Low level of education and literacy: HDI — 0.576 (lower average); literacy — only 63.4% (2023), the lowest in Oceania; low enrollment in higher education, non-participation in PISA, the main focus on mining and agricultural specialties.

Technological backwardness: R&D <0.05% of GDP, almost complete import dependence on high-tech and ICT (97-99% of technologies, networks, programs are purchased outside the country), even basic digitalization covers no more than 18% of public services, Internet penetration 24-28%.

Weak military power and defense independence: 0.31% of GDP for defense (one of the smallest in the world), armed forces — 3,500–4,000 without reserves, lack of its own military-industrial complex, all modernization and even border management - under external agreements.

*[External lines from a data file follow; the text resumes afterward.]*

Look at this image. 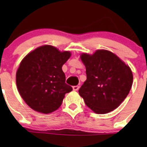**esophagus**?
I'll return each mask as SVG.
<instances>
[{
    "label": "esophagus",
    "mask_w": 147,
    "mask_h": 147,
    "mask_svg": "<svg viewBox=\"0 0 147 147\" xmlns=\"http://www.w3.org/2000/svg\"><path fill=\"white\" fill-rule=\"evenodd\" d=\"M79 86H75L72 87V90H75V91L78 90H79Z\"/></svg>",
    "instance_id": "1"
}]
</instances>
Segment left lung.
Here are the masks:
<instances>
[{
    "label": "left lung",
    "mask_w": 147,
    "mask_h": 147,
    "mask_svg": "<svg viewBox=\"0 0 147 147\" xmlns=\"http://www.w3.org/2000/svg\"><path fill=\"white\" fill-rule=\"evenodd\" d=\"M87 79L79 90L89 109L97 114L113 111L129 95L133 84L131 68L115 54L97 50L92 55L82 53Z\"/></svg>",
    "instance_id": "1"
}]
</instances>
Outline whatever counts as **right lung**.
Returning <instances> with one entry per match:
<instances>
[{"mask_svg": "<svg viewBox=\"0 0 147 147\" xmlns=\"http://www.w3.org/2000/svg\"><path fill=\"white\" fill-rule=\"evenodd\" d=\"M70 57V51L44 45L22 59L16 74V86L24 102L34 111L51 113L60 107L65 94L72 90L65 84L62 70Z\"/></svg>", "mask_w": 147, "mask_h": 147, "instance_id": "right-lung-1", "label": "right lung"}]
</instances>
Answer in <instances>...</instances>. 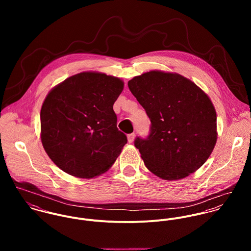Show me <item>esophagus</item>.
I'll use <instances>...</instances> for the list:
<instances>
[{"label":"esophagus","instance_id":"1","mask_svg":"<svg viewBox=\"0 0 251 251\" xmlns=\"http://www.w3.org/2000/svg\"><path fill=\"white\" fill-rule=\"evenodd\" d=\"M134 137H135V134H134V133L127 134V141H128L129 143H132L133 140H134Z\"/></svg>","mask_w":251,"mask_h":251}]
</instances>
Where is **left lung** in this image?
Masks as SVG:
<instances>
[{
  "label": "left lung",
  "mask_w": 251,
  "mask_h": 251,
  "mask_svg": "<svg viewBox=\"0 0 251 251\" xmlns=\"http://www.w3.org/2000/svg\"><path fill=\"white\" fill-rule=\"evenodd\" d=\"M127 85L151 120L149 136L134 141L146 167L166 180L199 169L217 139L216 113L208 95L172 72H146Z\"/></svg>",
  "instance_id": "1"
}]
</instances>
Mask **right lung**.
<instances>
[{"label":"right lung","instance_id":"1","mask_svg":"<svg viewBox=\"0 0 251 251\" xmlns=\"http://www.w3.org/2000/svg\"><path fill=\"white\" fill-rule=\"evenodd\" d=\"M123 89L120 78L87 72L49 92L40 110V137L48 156L64 172L91 179L114 164L127 142L113 110Z\"/></svg>","mask_w":251,"mask_h":251}]
</instances>
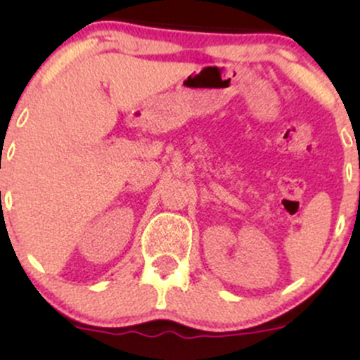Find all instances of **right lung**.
<instances>
[{
	"instance_id": "add662e5",
	"label": "right lung",
	"mask_w": 360,
	"mask_h": 360,
	"mask_svg": "<svg viewBox=\"0 0 360 360\" xmlns=\"http://www.w3.org/2000/svg\"><path fill=\"white\" fill-rule=\"evenodd\" d=\"M0 196H1V193H0Z\"/></svg>"
}]
</instances>
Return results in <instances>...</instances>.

Economic and social inequality: 85% live in rural areas without access to basic services; rapid population growth with limited health care and infrastructure, frequent unrest and high crime.

Legal and digital risks: The law on personal data protection is only in preparation, control over the digital environment is weak, and cybersecurity is one of the lowest in the Asia-Pacific region.

Overall assessment. The cumulative sovereignty Index of Papua New Guinea is 293.3 out of 700 possible points (below the average of 41.9%), which places the country in the top 200 in the world. Papua New Guinea is a country with a unique heritage, resource “strength” and undeniable ethno-cultural significance, but with objective institutional, technological and social instability.

The prospects depend on governance reforms, the growth of real education and technological modernization, increased control and protection of sovereign resources, and effective reliance on external partnerships in defense, energy, education, and the digital sphere.

The sovereignty profile indicates that Papua New Guinea is an extremely unique example of “natural resource” and “ethno-cultural” sovereignty with structurally limited institutional, digital, technological and defense autonomy.

Formal legal and economic regulation remains within the national framework, but real strategic sustainability depends entirely on resource control, competent integration with external allies, and the ability to break out of technological dependence while preserving traditional identities and community solidarity.